┌────────
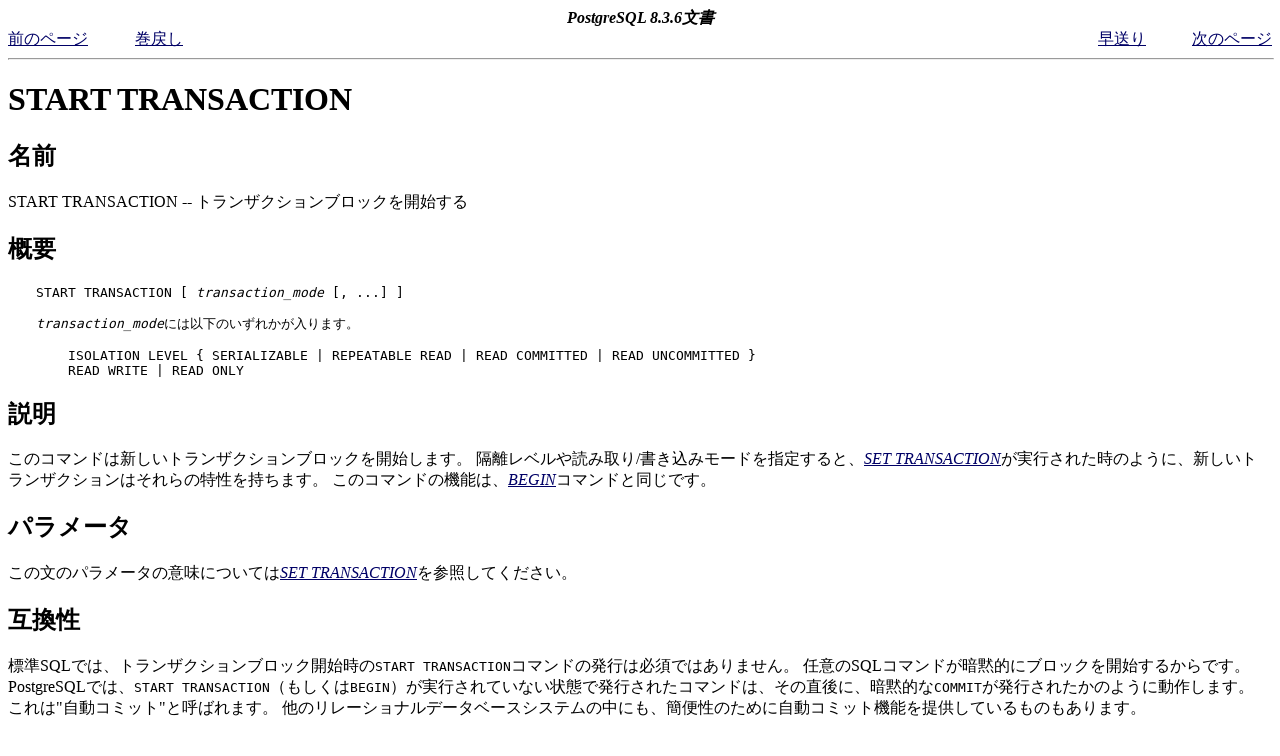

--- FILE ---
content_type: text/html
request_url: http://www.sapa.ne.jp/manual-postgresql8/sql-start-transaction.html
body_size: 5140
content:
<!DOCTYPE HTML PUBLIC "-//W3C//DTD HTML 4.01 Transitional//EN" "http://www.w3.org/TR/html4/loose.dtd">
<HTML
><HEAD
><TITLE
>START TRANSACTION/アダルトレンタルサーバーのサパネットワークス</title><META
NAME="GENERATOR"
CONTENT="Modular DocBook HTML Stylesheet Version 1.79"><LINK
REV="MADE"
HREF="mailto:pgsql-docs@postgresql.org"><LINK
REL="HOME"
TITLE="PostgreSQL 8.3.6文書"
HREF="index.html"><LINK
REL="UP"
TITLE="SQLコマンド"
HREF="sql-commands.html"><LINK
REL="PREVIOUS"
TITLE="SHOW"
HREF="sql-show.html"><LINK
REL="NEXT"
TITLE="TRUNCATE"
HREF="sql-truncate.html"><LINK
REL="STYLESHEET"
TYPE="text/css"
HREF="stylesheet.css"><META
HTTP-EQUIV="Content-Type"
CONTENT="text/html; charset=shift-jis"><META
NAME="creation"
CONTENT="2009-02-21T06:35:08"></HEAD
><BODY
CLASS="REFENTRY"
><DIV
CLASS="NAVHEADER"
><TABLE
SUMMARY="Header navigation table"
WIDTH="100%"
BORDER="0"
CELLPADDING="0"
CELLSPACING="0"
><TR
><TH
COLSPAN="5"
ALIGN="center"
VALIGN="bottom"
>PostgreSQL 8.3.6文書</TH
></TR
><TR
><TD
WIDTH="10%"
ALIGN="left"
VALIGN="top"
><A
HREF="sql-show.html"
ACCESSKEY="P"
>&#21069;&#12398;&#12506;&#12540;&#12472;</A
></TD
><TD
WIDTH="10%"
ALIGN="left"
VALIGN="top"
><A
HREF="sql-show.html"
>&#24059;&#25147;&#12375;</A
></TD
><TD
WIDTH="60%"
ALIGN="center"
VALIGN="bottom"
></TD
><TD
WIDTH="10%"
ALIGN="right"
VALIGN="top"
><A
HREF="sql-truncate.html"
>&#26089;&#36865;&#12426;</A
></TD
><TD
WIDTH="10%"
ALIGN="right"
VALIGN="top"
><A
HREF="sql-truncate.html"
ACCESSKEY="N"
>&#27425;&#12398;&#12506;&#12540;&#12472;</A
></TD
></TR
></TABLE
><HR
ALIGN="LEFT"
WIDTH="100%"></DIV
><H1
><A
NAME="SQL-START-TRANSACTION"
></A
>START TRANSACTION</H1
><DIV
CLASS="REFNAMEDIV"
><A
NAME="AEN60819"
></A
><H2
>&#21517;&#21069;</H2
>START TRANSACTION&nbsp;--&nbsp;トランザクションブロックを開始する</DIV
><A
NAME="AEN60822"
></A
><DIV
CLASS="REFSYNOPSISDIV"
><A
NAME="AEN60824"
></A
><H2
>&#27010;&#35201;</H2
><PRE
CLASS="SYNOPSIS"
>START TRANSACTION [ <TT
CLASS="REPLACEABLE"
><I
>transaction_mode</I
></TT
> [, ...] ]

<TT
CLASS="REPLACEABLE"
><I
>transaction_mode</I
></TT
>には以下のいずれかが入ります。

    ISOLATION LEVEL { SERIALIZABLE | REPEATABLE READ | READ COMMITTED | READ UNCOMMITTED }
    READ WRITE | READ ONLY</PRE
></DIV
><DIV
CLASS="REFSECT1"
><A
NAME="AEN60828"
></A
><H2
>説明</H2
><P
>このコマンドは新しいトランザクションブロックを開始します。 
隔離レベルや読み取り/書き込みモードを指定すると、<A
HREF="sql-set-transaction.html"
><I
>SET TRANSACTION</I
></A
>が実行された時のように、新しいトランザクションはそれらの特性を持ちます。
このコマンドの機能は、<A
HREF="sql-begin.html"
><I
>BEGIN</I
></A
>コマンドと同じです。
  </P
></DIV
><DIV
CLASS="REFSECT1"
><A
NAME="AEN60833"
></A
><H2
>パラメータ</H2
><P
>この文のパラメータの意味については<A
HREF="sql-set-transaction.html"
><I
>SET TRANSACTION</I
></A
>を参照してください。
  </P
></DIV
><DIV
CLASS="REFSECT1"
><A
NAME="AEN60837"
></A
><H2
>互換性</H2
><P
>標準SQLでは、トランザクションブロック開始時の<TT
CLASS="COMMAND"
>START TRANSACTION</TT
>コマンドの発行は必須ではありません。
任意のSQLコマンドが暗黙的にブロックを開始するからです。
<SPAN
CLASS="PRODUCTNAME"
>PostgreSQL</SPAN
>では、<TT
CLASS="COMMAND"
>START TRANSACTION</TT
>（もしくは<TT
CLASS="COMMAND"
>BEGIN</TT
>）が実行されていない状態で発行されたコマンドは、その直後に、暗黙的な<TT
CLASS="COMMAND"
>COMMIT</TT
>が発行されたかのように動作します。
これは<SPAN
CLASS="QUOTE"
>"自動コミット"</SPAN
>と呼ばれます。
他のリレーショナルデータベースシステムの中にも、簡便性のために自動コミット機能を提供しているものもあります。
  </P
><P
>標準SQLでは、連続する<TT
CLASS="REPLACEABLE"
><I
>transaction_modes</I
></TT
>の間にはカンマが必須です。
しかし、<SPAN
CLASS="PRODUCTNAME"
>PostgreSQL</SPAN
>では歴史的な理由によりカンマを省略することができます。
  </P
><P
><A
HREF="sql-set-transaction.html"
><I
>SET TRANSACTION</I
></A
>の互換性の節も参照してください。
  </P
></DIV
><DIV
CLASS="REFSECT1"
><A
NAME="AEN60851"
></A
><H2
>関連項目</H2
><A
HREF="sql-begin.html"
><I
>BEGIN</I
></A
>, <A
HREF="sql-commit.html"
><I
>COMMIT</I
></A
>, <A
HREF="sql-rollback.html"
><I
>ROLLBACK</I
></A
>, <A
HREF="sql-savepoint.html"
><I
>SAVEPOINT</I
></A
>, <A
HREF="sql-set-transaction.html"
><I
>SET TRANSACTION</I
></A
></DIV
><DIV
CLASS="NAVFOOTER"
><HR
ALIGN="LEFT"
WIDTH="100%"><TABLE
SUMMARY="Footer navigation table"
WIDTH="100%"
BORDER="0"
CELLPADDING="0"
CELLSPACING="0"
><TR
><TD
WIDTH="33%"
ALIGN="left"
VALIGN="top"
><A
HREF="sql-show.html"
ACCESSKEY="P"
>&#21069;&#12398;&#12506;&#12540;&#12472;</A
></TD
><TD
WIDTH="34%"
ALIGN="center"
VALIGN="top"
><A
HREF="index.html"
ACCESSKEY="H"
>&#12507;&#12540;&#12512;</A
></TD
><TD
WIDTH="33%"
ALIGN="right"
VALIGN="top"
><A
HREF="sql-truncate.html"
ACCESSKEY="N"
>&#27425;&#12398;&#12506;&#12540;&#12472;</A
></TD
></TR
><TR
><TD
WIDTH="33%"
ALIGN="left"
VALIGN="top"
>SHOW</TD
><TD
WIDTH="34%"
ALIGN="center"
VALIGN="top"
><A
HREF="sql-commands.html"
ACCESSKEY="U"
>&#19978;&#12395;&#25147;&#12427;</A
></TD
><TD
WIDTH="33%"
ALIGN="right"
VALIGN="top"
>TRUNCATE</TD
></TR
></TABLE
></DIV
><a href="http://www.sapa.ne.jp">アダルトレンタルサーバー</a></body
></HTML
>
└────────
Nothing but the pictures may be dropped; output the records above exactly.

= OUTPUT FOR THIS EXERCISE =
--- FILE ---
content_type: text/html
request_url: http://www.sapa.ne.jp/manual-postgresql8/sql-start-transaction.html
body_size: 5140
content:
<!DOCTYPE HTML PUBLIC "-//W3C//DTD HTML 4.01 Transitional//EN" "http://www.w3.org/TR/html4/loose.dtd">
<HTML
><HEAD
><TITLE
>START TRANSACTION/アダルトレンタルサーバーのサパネットワークス</title><META
NAME="GENERATOR"
CONTENT="Modular DocBook HTML Stylesheet Version 1.79"><LINK
REV="MADE"
HREF="mailto:pgsql-docs@postgresql.org"><LINK
REL="HOME"
TITLE="PostgreSQL 8.3.6文書"
HREF="index.html"><LINK
REL="UP"
TITLE="SQLコマンド"
HREF="sql-commands.html"><LINK
REL="PREVIOUS"
TITLE="SHOW"
HREF="sql-show.html"><LINK
REL="NEXT"
TITLE="TRUNCATE"
HREF="sql-truncate.html"><LINK
REL="STYLESHEET"
TYPE="text/css"
HREF="stylesheet.css"><META
HTTP-EQUIV="Content-Type"
CONTENT="text/html; charset=shift-jis"><META
NAME="creation"
CONTENT="2009-02-21T06:35:08"></HEAD
><BODY
CLASS="REFENTRY"
><DIV
CLASS="NAVHEADER"
><TABLE
SUMMARY="Header navigation table"
WIDTH="100%"
BORDER="0"
CELLPADDING="0"
CELLSPACING="0"
><TR
><TH
COLSPAN="5"
ALIGN="center"
VALIGN="bottom"
>PostgreSQL 8.3.6文書</TH
></TR
><TR
><TD
WIDTH="10%"
ALIGN="left"
VALIGN="top"
><A
HREF="sql-show.html"
ACCESSKEY="P"
>&#21069;&#12398;&#12506;&#12540;&#12472;</A
></TD
><TD
WIDTH="10%"
ALIGN="left"
VALIGN="top"
><A
HREF="sql-show.html"
>&#24059;&#25147;&#12375;</A
></TD
><TD
WIDTH="60%"
ALIGN="center"
VALIGN="bottom"
></TD
><TD
WIDTH="10%"
ALIGN="right"
VALIGN="top"
><A
HREF="sql-truncate.html"
>&#26089;&#36865;&#12426;</A
></TD
><TD
WIDTH="10%"
ALIGN="right"
VALIGN="top"
><A
HREF="sql-truncate.html"
ACCESSKEY="N"
>&#27425;&#12398;&#12506;&#12540;&#12472;</A
></TD
></TR
></TABLE
><HR
ALIGN="LEFT"
WIDTH="100%"></DIV
><H1
><A
NAME="SQL-START-TRANSACTION"
></A
>START TRANSACTION</H1
><DIV
CLASS="REFNAMEDIV"
><A
NAME="AEN60819"
></A
><H2
>&#21517;&#21069;</H2
>START TRANSACTION&nbsp;--&nbsp;トランザクションブロックを開始する</DIV
><A
NAME="AEN60822"
></A
><DIV
CLASS="REFSYNOPSISDIV"
><A
NAME="AEN60824"
></A
><H2
>&#27010;&#35201;</H2
><PRE
CLASS="SYNOPSIS"
>START TRANSACTION [ <TT
CLASS="REPLACEABLE"
><I
>transaction_mode</I
></TT
> [, ...] ]

<TT
CLASS="REPLACEABLE"
><I
>transaction_mode</I
></TT
>には以下のいずれかが入ります。

    ISOLATION LEVEL { SERIALIZABLE | REPEATABLE READ | READ COMMITTED | READ UNCOMMITTED }
    READ WRITE | READ ONLY</PRE
></DIV
><DIV
CLASS="REFSECT1"
><A
NAME="AEN60828"
></A
><H2
>説明</H2
><P
>このコマンドは新しいトランザクションブロックを開始します。 
隔離レベルや読み取り/書き込みモードを指定すると、<A
HREF="sql-set-transaction.html"
><I
>SET TRANSACTION</I
></A
>が実行された時のように、新しいトランザクションはそれらの特性を持ちます。
このコマンドの機能は、<A
HREF="sql-begin.html"
><I
>BEGIN</I
></A
>コマンドと同じです。
  </P
></DIV
><DIV
CLASS="REFSECT1"
><A
NAME="AEN60833"
></A
><H2
>パラメータ</H2
><P
>この文のパラメータの意味については<A
HREF="sql-set-transaction.html"
><I
>SET TRANSACTION</I
></A
>を参照してください。
  </P
></DIV
><DIV
CLASS="REFSECT1"
><A
NAME="AEN60837"
></A
><H2
>互換性</H2
><P
>標準SQLでは、トランザクションブロック開始時の<TT
CLASS="COMMAND"
>START TRANSACTION</TT
>コマンドの発行は必須ではありません。
任意のSQLコマンドが暗黙的にブロックを開始するからです。
<SPAN
CLASS="PRODUCTNAME"
>PostgreSQL</SPAN
>では、<TT
CLASS="COMMAND"
>START TRANSACTION</TT
>（もしくは<TT
CLASS="COMMAND"
>BEGIN</TT
>）が実行されていない状態で発行されたコマンドは、その直後に、暗黙的な<TT
CLASS="COMMAND"
>COMMIT</TT
>が発行されたかのように動作します。
これは<SPAN
CLASS="QUOTE"
>"自動コミット"</SPAN
>と呼ばれます。
他のリレーショナルデータベースシステムの中にも、簡便性のために自動コミット機能を提供しているものもあります。
  </P
><P
>標準SQLでは、連続する<TT
CLASS="REPLACEABLE"
><I
>transaction_modes</I
></TT
>の間にはカンマが必須です。
しかし、<SPAN
CLASS="PRODUCTNAME"
>PostgreSQL</SPAN
>では歴史的な理由によりカンマを省略することができます。
  </P
><P
><A
HREF="sql-set-transaction.html"
><I
>SET TRANSACTION</I
></A
>の互換性の節も参照してください。
  </P
></DIV
><DIV
CLASS="REFSECT1"
><A
NAME="AEN60851"
></A
><H2
>関連項目</H2
><A
HREF="sql-begin.html"
><I
>BEGIN</I
></A
>, <A
HREF="sql-commit.html"
><I
>COMMIT</I
></A
>, <A
HREF="sql-rollback.html"
><I
>ROLLBACK</I
></A
>, <A
HREF="sql-savepoint.html"
><I
>SAVEPOINT</I
></A
>, <A
HREF="sql-set-transaction.html"
><I
>SET TRANSACTION</I
></A
></DIV
><DIV
CLASS="NAVFOOTER"
><HR
ALIGN="LEFT"
WIDTH="100%"><TABLE
SUMMARY="Footer navigation table"
WIDTH="100%"
BORDER="0"
CELLPADDING="0"
CELLSPACING="0"
><TR
><TD
WIDTH="33%"
ALIGN="left"
VALIGN="top"
><A
HREF="sql-show.html"
ACCESSKEY="P"
>&#21069;&#12398;&#12506;&#12540;&#12472;</A
></TD
><TD
WIDTH="34%"
ALIGN="center"
VALIGN="top"
><A
HREF="index.html"
ACCESSKEY="H"
>&#12507;&#12540;&#12512;</A
></TD
><TD
WIDTH="33%"
ALIGN="right"
VALIGN="top"
><A
HREF="sql-truncate.html"
ACCESSKEY="N"
>&#27425;&#12398;&#12506;&#12540;&#12472;</A
></TD
></TR
><TR
><TD
WIDTH="33%"
ALIGN="left"
VALIGN="top"
>SHOW</TD
><TD
WIDTH="34%"
ALIGN="center"
VALIGN="top"
><A
HREF="sql-commands.html"
ACCESSKEY="U"
>&#19978;&#12395;&#25147;&#12427;</A
></TD
><TD
WIDTH="33%"
ALIGN="right"
VALIGN="top"
>TRUNCATE</TD
></TR
></TABLE
></DIV
><a href="http://www.sapa.ne.jp">アダルトレンタルサーバー</a></body
></HTML
>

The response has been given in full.